Render the material below as a numbered list, leaving out the blank lines.

Saved entries
▼

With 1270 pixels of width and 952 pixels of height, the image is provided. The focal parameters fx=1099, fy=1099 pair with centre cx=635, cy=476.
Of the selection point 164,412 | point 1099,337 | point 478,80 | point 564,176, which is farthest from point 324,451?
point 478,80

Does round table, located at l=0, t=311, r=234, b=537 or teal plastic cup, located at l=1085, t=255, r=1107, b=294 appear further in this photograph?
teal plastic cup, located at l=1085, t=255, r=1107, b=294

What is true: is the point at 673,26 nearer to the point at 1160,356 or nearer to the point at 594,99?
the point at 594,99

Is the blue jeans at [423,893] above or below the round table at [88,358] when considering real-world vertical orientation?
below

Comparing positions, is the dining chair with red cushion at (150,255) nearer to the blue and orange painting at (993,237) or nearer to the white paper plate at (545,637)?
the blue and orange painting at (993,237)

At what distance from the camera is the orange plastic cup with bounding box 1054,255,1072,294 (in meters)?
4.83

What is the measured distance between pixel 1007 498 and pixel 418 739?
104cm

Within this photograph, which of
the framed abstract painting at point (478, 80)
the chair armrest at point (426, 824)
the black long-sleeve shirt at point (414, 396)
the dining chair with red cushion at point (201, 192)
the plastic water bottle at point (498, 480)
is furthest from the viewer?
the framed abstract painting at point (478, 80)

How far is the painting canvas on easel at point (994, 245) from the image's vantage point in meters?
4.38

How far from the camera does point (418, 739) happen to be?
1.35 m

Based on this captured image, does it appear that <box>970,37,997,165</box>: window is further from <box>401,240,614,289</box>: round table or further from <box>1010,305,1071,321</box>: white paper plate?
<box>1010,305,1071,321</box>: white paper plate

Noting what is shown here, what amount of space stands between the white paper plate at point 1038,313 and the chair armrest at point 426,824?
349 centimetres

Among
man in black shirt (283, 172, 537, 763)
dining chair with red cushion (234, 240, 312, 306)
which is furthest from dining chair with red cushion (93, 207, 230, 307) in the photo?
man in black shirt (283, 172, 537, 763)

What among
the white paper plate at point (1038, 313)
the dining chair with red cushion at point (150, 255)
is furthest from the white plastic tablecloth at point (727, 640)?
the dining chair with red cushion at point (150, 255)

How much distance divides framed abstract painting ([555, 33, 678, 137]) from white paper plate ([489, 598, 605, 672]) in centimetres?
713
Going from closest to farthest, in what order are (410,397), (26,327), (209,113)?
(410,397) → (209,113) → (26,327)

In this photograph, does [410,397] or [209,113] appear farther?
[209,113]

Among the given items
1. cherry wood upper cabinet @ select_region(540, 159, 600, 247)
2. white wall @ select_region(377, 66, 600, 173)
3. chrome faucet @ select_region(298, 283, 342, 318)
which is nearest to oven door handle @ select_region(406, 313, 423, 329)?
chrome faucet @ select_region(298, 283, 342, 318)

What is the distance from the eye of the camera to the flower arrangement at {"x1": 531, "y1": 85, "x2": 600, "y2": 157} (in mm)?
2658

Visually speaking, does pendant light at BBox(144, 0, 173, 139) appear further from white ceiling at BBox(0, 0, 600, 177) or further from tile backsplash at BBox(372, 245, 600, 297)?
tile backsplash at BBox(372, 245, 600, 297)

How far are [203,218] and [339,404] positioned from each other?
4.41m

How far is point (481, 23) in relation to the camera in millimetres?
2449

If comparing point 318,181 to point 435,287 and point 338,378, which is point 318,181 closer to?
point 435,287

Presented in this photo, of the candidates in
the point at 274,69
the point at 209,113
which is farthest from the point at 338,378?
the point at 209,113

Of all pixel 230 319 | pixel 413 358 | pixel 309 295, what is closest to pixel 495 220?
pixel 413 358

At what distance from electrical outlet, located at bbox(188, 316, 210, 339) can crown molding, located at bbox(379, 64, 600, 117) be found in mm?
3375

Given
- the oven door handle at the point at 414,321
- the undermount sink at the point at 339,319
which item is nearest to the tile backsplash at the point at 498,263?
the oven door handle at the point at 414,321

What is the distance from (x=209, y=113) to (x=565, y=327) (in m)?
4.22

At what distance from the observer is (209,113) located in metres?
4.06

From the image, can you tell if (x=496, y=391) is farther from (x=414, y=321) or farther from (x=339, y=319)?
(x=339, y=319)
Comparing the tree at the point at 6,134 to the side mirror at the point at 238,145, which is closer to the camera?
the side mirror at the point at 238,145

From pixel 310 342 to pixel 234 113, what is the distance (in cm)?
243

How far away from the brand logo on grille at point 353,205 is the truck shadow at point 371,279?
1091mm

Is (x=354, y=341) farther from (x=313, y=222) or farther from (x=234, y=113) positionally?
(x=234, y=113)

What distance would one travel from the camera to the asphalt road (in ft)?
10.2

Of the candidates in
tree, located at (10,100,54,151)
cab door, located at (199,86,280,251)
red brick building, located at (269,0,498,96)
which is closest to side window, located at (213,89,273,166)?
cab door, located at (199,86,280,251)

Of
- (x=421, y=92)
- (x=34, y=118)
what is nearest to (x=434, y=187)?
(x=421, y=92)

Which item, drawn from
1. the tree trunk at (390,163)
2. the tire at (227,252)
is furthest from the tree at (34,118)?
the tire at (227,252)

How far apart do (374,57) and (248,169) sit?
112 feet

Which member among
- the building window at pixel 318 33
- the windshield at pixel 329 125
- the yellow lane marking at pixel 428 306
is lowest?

▲

▶ **Result**:
1. With 1270 pixels of width and 952 pixels of height, the image is provided. The focal parameters fx=1099, fy=1099 pair with centre cx=635, cy=476.
2. Of the selection point 164,412 | point 1099,337 | point 478,80 | point 564,176, which is farthest from point 324,451?
3. point 478,80
4. Does round table, located at l=0, t=311, r=234, b=537 or teal plastic cup, located at l=1085, t=255, r=1107, b=294 appear further in this photograph?
5. teal plastic cup, located at l=1085, t=255, r=1107, b=294
6. What is true: is the point at 673,26 nearer to the point at 1160,356 or nearer to the point at 594,99?
7. the point at 594,99
8. Is the blue jeans at [423,893] above or below the round table at [88,358] when considering real-world vertical orientation?
9. below
10. Comparing positions, is the dining chair with red cushion at (150,255) nearer to the blue and orange painting at (993,237) or nearer to the white paper plate at (545,637)?
11. the blue and orange painting at (993,237)
12. At what distance from the camera is the orange plastic cup with bounding box 1054,255,1072,294 (in meters)?
13. 4.83
14. What is the measured distance between pixel 1007 498 and pixel 418 739?
15. 104cm
16. Within this photograph, which of
17. the framed abstract painting at point (478, 80)
18. the chair armrest at point (426, 824)
19. the black long-sleeve shirt at point (414, 396)
20. the dining chair with red cushion at point (201, 192)
21. the plastic water bottle at point (498, 480)
22. is furthest from the viewer?
23. the framed abstract painting at point (478, 80)
24. How far is the painting canvas on easel at point (994, 245) from the image's vantage point in meters?
25. 4.38
26. How far from the camera does point (418, 739) happen to be?
27. 1.35 m
28. Based on this captured image, does it appear that <box>970,37,997,165</box>: window is further from <box>401,240,614,289</box>: round table or further from <box>1010,305,1071,321</box>: white paper plate?
29. <box>1010,305,1071,321</box>: white paper plate
30. Noting what is shown here, what amount of space stands between the white paper plate at point 1038,313 and the chair armrest at point 426,824?
31. 349 centimetres
32. Among
33. man in black shirt (283, 172, 537, 763)
34. dining chair with red cushion (234, 240, 312, 306)
35. which is furthest from dining chair with red cushion (93, 207, 230, 307) in the photo?
36. man in black shirt (283, 172, 537, 763)
37. What among
38. the white paper plate at point (1038, 313)
39. the dining chair with red cushion at point (150, 255)
40. is furthest from the white plastic tablecloth at point (727, 640)?
41. the dining chair with red cushion at point (150, 255)
42. How much distance divides framed abstract painting ([555, 33, 678, 137]) from white paper plate ([489, 598, 605, 672]) in centimetres?
43. 713
44. Going from closest to farthest, in what order are (410,397), (26,327), (209,113)?
45. (410,397) → (209,113) → (26,327)
46. In this photograph, does [410,397] or [209,113] appear farther?
47. [209,113]
48. Among the given items
49. 1. cherry wood upper cabinet @ select_region(540, 159, 600, 247)
50. 2. white wall @ select_region(377, 66, 600, 173)
51. 3. chrome faucet @ select_region(298, 283, 342, 318)
52. which is nearest to oven door handle @ select_region(406, 313, 423, 329)?
53. chrome faucet @ select_region(298, 283, 342, 318)
54. What is the distance from the eye of the camera to the flower arrangement at {"x1": 531, "y1": 85, "x2": 600, "y2": 157} (in mm)?
55. 2658
56. Visually speaking, does pendant light at BBox(144, 0, 173, 139) appear further from white ceiling at BBox(0, 0, 600, 177) or further from tile backsplash at BBox(372, 245, 600, 297)?
57. tile backsplash at BBox(372, 245, 600, 297)
58. How far are [203,218] and [339,404] positioned from each other?
59. 4.41m
60. How far is point (481, 23) in relation to the camera in millimetres?
61. 2449
62. If comparing point 318,181 to point 435,287 and point 338,378, which is point 318,181 closer to?
63. point 435,287
64. Presented in this photo, of the candidates in
65. the point at 274,69
66. the point at 209,113
67. which is farthest from the point at 338,378?
68. the point at 209,113
69. Of all pixel 230 319 | pixel 413 358 | pixel 309 295, what is closest to pixel 495 220?
70. pixel 413 358
71. At what distance from electrical outlet, located at bbox(188, 316, 210, 339) can crown molding, located at bbox(379, 64, 600, 117) be found in mm?
72. 3375
73. Given
74. - the oven door handle at the point at 414,321
75. - the undermount sink at the point at 339,319
76. which item is nearest to the tile backsplash at the point at 498,263?
77. the oven door handle at the point at 414,321
78. What is the distance from (x=209, y=113) to (x=565, y=327) (in m)?
79. 4.22
80. At what distance from the observer is (209,113) located in metres?
81. 4.06
82. From the image, can you tell if (x=496, y=391) is farther from (x=414, y=321) or farther from (x=339, y=319)?
83. (x=339, y=319)
84. Comparing the tree at the point at 6,134 to the side mirror at the point at 238,145, which is closer to the camera?
85. the side mirror at the point at 238,145
86. From pixel 310 342 to pixel 234 113, what is the distance (in cm)?
87. 243
88. How far away from the brand logo on grille at point 353,205 is the truck shadow at point 371,279?
89. 1091mm
90. Is (x=354, y=341) farther from (x=313, y=222) or farther from (x=234, y=113) positionally?
91. (x=234, y=113)
92. What distance would one travel from the camera to the asphalt road (in ft)?
93. 10.2
94. Of the candidates in
95. tree, located at (10,100,54,151)
96. cab door, located at (199,86,280,251)
97. red brick building, located at (269,0,498,96)
98. which is closest to side window, located at (213,89,273,166)?
99. cab door, located at (199,86,280,251)
100. Of
101. - (x=421, y=92)
102. - (x=34, y=118)
103. what is nearest to (x=434, y=187)?
104. (x=421, y=92)
105. Which item, drawn from
106. 1. the tree trunk at (390,163)
107. 2. the tire at (227,252)
108. is furthest from the tree at (34,118)?
109. the tire at (227,252)
110. How far apart do (374,57) and (248,169) sit?
111. 112 feet
112. Which member among
113. - the building window at pixel 318 33
114. - the windshield at pixel 329 125
115. - the yellow lane marking at pixel 428 306
116. is lowest?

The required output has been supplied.